◆ Study text:

Well, i think that you gave me the facts. Water height vs capillary effect. But you dont gave a explanation about why this occurs. Why water have the ability to glue to everything that is on some range. Its the same with teapods, some spills other not. The ones that spill, albeit gravity, glue with surface (or walls) of teapods. I red something about the air. When a plane is flying the air passing sticks to its surface. Other examples exist, shark skin and others.

 

[Sergio Silva]

Well, i think that you gave me the facts. Water height vs capillary effect. But you dont gave a explanation about why this occurs. Why water have the ability to glue to everything that is on some range. Its the same with teapods, some spills other not. The ones that spill, albeit gravity, glue with surface (or walls) of teapods. I red something about the air. When a plane is flying the air passing sticks to its surface. Other examples exist, shark skin and others.

[Recorded data]
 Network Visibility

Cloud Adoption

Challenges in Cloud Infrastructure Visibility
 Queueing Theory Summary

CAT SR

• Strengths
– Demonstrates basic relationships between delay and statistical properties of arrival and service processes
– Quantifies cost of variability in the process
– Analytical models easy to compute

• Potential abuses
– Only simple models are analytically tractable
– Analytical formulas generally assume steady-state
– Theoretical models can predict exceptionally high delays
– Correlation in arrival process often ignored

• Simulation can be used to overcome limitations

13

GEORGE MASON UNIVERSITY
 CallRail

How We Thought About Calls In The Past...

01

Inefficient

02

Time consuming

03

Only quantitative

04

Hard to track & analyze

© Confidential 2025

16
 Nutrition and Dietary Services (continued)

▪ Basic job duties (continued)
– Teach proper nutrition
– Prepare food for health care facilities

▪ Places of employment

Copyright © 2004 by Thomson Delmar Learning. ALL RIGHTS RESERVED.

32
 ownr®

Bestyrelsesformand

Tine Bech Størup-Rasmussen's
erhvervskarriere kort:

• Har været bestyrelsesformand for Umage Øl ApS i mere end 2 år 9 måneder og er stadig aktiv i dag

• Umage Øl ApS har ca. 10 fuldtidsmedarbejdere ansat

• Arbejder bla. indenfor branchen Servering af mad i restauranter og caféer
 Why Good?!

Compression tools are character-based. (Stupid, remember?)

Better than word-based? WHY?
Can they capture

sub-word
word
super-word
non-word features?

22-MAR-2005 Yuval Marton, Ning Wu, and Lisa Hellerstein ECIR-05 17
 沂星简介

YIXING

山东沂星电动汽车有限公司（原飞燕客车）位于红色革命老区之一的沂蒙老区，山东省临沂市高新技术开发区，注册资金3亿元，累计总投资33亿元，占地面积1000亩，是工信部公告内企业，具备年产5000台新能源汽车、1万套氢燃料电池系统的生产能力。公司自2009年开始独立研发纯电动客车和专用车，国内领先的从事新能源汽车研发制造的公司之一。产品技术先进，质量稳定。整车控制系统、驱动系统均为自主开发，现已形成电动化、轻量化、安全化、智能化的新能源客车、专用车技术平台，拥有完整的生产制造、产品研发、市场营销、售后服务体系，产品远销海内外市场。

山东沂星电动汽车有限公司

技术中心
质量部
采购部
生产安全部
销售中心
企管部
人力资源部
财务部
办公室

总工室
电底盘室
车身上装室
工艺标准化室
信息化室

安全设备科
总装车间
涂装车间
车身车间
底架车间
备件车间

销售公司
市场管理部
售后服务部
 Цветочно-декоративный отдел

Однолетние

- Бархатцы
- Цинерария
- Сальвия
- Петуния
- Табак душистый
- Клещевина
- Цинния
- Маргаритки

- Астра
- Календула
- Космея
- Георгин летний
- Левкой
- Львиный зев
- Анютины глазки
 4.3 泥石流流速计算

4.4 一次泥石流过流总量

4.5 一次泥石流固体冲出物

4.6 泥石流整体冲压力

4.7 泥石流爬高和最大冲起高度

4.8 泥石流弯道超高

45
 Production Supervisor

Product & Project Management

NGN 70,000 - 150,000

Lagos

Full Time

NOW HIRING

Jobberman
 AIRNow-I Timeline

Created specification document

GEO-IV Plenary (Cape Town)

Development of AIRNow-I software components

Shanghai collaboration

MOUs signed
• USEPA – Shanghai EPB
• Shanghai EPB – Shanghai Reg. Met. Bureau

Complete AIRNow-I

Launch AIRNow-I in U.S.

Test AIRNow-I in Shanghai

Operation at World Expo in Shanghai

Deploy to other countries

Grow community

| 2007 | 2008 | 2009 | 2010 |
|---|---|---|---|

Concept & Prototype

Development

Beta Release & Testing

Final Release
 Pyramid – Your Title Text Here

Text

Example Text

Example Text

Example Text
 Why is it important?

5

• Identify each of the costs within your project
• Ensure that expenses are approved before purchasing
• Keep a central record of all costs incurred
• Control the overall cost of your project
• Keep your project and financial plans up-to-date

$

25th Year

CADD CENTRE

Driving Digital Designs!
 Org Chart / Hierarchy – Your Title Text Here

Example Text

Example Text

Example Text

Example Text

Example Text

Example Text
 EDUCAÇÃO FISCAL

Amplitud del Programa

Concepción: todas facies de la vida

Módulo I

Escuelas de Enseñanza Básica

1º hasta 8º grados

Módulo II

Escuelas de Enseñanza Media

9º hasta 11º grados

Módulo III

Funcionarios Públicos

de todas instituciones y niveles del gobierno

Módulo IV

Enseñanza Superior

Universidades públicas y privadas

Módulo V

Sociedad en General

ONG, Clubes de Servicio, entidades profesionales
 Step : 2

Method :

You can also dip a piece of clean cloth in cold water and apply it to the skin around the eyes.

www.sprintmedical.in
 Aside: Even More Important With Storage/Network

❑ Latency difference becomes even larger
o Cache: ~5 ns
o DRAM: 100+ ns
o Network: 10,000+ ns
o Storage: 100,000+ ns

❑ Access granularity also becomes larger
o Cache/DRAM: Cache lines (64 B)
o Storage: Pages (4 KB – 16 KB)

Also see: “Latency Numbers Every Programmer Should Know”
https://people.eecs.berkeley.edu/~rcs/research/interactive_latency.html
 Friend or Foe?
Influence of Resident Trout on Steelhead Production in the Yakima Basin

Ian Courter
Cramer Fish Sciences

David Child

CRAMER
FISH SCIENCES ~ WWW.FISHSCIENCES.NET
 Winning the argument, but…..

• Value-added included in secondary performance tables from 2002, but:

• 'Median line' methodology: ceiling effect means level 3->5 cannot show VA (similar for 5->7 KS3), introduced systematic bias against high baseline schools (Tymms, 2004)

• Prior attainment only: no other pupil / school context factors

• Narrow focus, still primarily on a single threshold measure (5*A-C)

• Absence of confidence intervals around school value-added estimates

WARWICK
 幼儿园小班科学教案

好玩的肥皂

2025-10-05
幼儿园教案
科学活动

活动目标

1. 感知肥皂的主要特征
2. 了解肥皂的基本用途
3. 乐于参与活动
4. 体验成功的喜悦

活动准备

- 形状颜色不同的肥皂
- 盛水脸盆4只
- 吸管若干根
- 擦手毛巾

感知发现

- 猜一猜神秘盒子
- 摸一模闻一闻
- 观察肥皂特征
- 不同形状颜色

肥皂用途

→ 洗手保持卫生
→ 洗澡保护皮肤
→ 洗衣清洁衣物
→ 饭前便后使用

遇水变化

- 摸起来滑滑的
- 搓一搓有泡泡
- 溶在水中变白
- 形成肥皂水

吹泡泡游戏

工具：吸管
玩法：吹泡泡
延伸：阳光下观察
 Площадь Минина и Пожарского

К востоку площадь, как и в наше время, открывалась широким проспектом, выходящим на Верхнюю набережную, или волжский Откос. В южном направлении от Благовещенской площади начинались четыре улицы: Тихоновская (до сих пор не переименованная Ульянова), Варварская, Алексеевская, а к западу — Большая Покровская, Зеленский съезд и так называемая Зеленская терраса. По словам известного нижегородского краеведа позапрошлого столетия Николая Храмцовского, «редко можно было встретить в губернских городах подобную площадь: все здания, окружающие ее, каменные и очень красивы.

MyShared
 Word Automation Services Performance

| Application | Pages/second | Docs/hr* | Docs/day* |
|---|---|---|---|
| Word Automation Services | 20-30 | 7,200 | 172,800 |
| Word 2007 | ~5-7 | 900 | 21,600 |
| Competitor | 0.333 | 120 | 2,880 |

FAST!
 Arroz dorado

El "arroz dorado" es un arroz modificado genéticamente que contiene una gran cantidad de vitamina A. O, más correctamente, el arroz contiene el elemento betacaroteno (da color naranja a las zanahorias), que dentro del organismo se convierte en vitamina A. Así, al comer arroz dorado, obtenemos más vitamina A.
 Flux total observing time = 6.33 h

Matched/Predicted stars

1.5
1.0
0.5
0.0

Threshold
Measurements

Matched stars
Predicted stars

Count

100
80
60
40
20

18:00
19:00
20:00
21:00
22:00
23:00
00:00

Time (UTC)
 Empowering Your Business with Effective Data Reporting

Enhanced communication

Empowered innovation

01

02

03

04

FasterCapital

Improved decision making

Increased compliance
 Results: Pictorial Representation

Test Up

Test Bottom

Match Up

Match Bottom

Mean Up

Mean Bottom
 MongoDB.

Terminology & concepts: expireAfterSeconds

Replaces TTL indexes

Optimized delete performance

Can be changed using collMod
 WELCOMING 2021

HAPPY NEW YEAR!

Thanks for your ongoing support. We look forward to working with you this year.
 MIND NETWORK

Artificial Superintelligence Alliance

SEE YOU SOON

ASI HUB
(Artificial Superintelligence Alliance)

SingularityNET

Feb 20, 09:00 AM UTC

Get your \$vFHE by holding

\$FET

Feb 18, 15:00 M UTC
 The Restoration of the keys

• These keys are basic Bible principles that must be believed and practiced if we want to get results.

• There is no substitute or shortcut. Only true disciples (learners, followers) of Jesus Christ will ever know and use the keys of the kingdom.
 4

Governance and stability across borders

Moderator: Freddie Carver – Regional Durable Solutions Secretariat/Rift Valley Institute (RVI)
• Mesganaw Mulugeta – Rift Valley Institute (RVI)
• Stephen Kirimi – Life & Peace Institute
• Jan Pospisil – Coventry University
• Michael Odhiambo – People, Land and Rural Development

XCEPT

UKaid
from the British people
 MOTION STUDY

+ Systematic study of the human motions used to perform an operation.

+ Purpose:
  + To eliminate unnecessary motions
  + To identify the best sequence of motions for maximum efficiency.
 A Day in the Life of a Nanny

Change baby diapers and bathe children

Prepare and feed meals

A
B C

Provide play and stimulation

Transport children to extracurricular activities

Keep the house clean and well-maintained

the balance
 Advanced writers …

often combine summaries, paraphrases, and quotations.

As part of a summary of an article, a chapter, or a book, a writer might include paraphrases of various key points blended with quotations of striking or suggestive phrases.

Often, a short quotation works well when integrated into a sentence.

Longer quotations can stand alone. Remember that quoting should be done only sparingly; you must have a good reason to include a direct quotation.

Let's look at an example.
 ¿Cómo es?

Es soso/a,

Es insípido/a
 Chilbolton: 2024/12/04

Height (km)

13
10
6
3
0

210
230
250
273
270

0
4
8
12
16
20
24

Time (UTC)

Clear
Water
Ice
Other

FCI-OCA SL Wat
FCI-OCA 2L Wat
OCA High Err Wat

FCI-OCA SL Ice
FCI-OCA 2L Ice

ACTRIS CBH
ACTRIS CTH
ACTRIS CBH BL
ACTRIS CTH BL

◆ Your task: Write the next part of the forum post about why water clings to surfaces, picking up right after its last sentence.

◆ Response below:
A error, skin shark repels water

 

[Baluncore]

https://en.wikipedia.org/wiki/Hydrophile

 

[Sergio Silva]

Further research indicate coanda effect to explain the case of teapod. If it was with water the result would be the same. In conclusion i think i am being putting questions that are not essencial to this topic. But i have the problem of weight of the sheet of metal. If the weight increases we need more water to seal the vaccum or am i making a huge confusion.

 

[Baluncore]

If the weight increases we need more water to seal the vaccum or am i making a huge confusion.

You probably want a simple theory of everything that is wet. Unfortunately, that is not possible. There are many small effects, that together, give us the universe we experience.
Water is a polar molecule, that exhibits surface tension.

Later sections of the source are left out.